Novel Subsystem Prototype

The client came to PA Consulting to de-risk a concept for a complex subsystem that essentially needed to push a noodle through a garden hose. I worked with another engineer to mature the concept from just an idea to a fully automated proof of principle prototype that could simulate movements based on data recorded in clinical trials.

Noodle bending

We needed to understand how a semi-rigid noodle would behave as the system pushed upon it, and one of the main things to consider was the friction experienced by the noodle. Through empirical experiments, I soon found out that the noodle could curl into a helix within the volume of the support structure, contacting it in many points along its length. Pushing in this state can cause the device to dig deeper into the walls of the hose, making it impossible to advance.

A diagram showing different buckling modes of a cylinder constrained in a tube. The helical buckling mode can enter a self-locking state.

I ended up finding the solution in an unexpected place: oil rig drill strings. Oil rigs use steel pipes to transmit both drilling fluid and torque to the drill bit. A full drill string may have hundreds of pipe segments joined together, forming a kilometres long string that behaves not too differently than our noodle. Though the drill string papers I was reading dealt with kilonewtons and kilometres, I found that the analytical models could be adapted to the millimetre scale I was working at. I was able to determine the maximum push force that avoids helical buckling, and determine the other key parameters affecting the noodle’s behaviour.

Three roughnecks were needed to manipulate this drill string segment.

A diagram showing a drill rig setup. The bottom right shows helical buckling and locking of the drill string. Surprisingly analogous to the problem I was facing.

Straightening the hose

The hose has residual bending due to the way its stored. Storage conditions can also introduce creep, further exacerbating this effect. The hose can be straightened with force, but can we do it with the available actuators? I worked with suppliers to understand the materials available for medical grade extrusions, honing in on Pebax, a high-performance thermoplastic elastomer (TPE). I also explored composite structures to leverage the advantages of different materials.

Another factor was the way the hose was spooled. I initially explored helical spooling, which would take up less footprint than a spiral spool. However, it turned out that helical spooling introduces torsional stresses on the material that causes an additional residual deflection that needs to be corrected by force. These stresses can resolve as helical twists that increase in frequency when pulled on. I had to settle for a spiral spool design which had its own challenges.

A helically spooled hose gains more twists when stretched.

Enveloping the noodle

The system cannot function unless the noodle is fully surrounded by the hose, but due to the system architecture, the noodle must also exit the hose somewhere in the middle. A clever way was needed to allow the device to pass through the hose at a exit location fixed relative to the spool, but not fixed relative to the end of the hose.

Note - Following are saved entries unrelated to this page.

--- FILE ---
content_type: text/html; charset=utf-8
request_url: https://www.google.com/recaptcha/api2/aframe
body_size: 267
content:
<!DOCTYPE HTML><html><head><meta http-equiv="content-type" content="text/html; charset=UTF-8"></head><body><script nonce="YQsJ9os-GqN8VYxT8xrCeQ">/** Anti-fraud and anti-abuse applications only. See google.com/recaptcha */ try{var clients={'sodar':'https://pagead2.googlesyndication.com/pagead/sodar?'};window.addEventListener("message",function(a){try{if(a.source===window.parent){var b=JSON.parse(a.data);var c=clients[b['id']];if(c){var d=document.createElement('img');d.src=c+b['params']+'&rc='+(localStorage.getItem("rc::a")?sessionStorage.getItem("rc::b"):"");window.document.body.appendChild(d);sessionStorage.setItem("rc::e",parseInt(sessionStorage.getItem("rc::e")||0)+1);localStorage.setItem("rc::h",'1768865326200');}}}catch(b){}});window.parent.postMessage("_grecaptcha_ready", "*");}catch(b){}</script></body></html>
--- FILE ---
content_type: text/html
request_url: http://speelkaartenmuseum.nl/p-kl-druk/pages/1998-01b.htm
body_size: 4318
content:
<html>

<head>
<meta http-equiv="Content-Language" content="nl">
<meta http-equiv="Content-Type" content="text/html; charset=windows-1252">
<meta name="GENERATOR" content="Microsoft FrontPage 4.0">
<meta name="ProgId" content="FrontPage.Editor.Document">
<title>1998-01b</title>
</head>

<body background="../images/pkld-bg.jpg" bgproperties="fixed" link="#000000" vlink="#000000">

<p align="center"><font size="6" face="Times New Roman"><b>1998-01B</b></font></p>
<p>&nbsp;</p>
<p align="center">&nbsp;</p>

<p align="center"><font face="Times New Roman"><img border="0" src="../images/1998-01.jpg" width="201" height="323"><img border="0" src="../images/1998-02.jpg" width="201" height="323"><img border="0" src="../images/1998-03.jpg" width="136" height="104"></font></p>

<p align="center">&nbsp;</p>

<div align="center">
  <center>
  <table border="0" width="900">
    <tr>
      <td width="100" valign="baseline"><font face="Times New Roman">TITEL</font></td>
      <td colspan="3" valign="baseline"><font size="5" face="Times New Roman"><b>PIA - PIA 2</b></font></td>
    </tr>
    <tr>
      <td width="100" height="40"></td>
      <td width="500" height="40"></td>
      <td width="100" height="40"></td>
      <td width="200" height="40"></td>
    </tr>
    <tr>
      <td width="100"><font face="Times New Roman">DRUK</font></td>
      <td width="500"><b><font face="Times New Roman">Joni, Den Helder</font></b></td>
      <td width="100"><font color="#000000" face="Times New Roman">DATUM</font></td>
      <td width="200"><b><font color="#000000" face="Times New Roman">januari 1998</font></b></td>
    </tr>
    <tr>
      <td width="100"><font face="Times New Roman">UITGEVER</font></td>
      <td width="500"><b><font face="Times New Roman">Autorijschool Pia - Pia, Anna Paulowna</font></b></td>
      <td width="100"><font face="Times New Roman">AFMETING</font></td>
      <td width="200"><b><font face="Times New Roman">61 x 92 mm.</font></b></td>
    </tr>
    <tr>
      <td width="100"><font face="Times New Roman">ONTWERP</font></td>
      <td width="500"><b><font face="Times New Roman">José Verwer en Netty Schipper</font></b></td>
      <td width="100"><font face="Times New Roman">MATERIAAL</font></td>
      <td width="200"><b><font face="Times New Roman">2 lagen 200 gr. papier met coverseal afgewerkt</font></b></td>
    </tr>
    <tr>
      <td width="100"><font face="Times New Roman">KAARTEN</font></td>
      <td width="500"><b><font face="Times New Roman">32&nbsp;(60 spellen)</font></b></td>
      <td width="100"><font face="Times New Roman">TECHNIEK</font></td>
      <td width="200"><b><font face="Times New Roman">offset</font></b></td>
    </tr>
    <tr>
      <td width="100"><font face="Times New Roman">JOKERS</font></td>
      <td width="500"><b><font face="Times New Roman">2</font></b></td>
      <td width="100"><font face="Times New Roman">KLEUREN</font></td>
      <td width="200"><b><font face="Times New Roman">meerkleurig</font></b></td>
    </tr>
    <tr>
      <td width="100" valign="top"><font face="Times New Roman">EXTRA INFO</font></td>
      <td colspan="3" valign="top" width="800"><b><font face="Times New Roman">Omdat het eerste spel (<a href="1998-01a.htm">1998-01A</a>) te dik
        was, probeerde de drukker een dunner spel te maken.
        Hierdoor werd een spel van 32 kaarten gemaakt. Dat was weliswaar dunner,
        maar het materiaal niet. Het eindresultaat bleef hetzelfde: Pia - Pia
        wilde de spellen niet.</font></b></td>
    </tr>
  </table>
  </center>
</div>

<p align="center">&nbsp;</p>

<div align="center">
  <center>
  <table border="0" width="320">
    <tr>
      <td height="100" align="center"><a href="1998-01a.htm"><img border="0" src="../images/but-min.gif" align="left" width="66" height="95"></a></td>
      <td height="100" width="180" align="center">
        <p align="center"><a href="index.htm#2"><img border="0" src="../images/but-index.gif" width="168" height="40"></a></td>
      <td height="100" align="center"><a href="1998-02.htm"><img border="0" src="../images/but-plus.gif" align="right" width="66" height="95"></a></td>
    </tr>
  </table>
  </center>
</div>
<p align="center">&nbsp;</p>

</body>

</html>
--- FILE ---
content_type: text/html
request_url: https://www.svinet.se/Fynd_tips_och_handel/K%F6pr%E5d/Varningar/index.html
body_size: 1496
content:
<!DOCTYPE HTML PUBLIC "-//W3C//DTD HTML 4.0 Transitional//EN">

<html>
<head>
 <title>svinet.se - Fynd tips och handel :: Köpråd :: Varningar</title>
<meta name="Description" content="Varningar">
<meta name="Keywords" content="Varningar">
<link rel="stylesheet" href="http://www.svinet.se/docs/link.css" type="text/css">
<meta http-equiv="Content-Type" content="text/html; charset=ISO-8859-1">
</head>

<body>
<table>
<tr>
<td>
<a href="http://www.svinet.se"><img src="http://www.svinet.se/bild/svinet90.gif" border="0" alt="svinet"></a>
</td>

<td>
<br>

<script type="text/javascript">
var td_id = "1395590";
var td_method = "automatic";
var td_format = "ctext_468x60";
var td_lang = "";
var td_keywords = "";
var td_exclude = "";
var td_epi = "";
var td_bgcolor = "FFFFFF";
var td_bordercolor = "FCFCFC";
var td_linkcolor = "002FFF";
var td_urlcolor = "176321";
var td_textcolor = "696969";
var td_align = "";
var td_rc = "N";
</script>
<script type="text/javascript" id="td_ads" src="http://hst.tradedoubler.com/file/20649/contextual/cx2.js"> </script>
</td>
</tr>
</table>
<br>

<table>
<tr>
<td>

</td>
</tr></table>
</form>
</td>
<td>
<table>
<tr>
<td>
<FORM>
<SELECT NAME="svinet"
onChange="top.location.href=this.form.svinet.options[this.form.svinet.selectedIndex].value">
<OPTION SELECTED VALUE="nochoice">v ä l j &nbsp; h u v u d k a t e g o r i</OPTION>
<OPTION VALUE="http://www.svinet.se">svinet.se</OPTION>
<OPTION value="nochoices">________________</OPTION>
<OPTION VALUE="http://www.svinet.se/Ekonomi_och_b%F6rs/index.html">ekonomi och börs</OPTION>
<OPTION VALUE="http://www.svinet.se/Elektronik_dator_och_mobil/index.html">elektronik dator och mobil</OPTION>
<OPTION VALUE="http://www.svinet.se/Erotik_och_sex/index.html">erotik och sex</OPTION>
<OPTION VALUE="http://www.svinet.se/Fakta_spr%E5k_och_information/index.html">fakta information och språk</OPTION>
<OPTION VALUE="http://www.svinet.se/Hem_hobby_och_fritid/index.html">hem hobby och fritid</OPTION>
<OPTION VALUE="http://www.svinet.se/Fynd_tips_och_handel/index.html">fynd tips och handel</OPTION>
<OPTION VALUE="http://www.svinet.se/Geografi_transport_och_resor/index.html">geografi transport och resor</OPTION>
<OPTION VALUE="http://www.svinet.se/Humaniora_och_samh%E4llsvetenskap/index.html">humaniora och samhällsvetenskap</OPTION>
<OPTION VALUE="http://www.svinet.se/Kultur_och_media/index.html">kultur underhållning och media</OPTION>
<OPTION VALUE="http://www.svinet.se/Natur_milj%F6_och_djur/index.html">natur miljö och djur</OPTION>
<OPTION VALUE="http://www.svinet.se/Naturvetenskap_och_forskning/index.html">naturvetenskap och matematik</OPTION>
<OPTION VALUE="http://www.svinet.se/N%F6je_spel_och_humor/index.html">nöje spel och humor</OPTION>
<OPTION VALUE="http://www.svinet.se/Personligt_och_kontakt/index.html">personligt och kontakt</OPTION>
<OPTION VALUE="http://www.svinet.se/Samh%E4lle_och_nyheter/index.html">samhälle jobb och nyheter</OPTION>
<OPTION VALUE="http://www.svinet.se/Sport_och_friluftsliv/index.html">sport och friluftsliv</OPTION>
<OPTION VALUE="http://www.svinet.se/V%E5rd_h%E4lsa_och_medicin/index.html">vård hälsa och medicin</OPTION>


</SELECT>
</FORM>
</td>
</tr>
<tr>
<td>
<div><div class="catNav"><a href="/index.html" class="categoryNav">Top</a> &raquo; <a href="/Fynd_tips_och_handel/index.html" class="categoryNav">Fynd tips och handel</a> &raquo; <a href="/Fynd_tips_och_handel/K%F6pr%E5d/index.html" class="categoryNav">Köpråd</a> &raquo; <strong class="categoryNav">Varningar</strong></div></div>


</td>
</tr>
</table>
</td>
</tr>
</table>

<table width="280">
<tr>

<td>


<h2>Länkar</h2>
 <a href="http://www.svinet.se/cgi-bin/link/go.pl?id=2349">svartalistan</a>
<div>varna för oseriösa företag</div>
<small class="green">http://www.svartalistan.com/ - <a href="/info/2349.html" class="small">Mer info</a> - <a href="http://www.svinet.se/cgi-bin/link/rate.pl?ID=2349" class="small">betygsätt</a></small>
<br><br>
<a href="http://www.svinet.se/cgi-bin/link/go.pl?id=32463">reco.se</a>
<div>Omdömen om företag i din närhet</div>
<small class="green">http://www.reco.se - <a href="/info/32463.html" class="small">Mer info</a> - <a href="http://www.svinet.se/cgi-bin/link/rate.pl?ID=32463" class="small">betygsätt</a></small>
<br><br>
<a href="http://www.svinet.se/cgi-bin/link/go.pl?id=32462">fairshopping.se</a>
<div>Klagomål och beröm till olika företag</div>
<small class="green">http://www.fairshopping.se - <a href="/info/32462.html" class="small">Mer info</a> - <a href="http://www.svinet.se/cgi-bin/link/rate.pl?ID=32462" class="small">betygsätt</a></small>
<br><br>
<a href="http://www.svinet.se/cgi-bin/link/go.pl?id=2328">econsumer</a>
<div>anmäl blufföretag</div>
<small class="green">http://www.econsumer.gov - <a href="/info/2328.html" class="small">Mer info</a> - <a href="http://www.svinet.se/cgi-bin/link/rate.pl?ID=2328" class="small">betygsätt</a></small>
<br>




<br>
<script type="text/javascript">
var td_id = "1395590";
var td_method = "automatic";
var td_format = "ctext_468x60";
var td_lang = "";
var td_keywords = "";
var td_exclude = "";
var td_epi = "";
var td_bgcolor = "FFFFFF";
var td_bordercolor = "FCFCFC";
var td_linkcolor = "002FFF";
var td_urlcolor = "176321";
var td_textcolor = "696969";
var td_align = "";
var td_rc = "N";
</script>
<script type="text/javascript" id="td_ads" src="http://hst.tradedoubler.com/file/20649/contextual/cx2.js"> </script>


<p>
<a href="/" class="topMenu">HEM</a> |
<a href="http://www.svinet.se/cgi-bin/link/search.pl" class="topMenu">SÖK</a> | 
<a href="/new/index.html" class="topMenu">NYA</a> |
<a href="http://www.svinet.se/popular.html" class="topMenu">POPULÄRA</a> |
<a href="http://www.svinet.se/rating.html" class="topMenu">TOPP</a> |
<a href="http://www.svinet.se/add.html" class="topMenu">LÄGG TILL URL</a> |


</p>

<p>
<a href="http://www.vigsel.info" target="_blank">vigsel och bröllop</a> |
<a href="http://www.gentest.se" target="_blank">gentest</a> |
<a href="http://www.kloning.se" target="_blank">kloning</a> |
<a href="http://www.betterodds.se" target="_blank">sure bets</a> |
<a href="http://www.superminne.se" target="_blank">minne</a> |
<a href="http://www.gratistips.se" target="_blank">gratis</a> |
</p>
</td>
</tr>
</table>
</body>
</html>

I did several brainstorms and concept development sessions to identify potential solutions. I settled on a split hose, which could be split open at a specific location to allow the noodle to exit. This design required carefully selecting the hose material to be elastic enough to close itself after being split open. The noodle can potentially squeeze through any residual gap along the main length of the hose. This also meant any plastic deformation during splitting was unacceptable.

I explored more complex hose profiles, such as ones with wings that could be bent to reduce the splitting force. I also looked into composite extrusions, where materials with different properties are extruded together so we can leverage the unique advantages of each material. Because the extruded materials took 3+ weeks to procure, I had to balance analytical methods with rapid prototyping.

Test Bed

The work culminated in a robotic test bed that would prove the viability of the design. The test bed contained multiple force gauges to evaluate friction losses along the hose, and several actuators matching the expected degrees of freedom on the full system. I selected all sensors, all actuators, and developed all the controls electronics and firmware for the system. The test bed was capable of dynamically compensating for friction losses based on an analytical model I developed. I also built a software interface that allowed the test bed to read from CSV data recorded during clinical trials. This way the test bed could simulate being driven by a surgeon.

The test bed system block diagram. The blue blocks are firmware elements, the green are OTS electronics, and the yellow are electromechanical elements with sensors.

The subsystem performed well in the test bed, fully demonstrating all required functionality.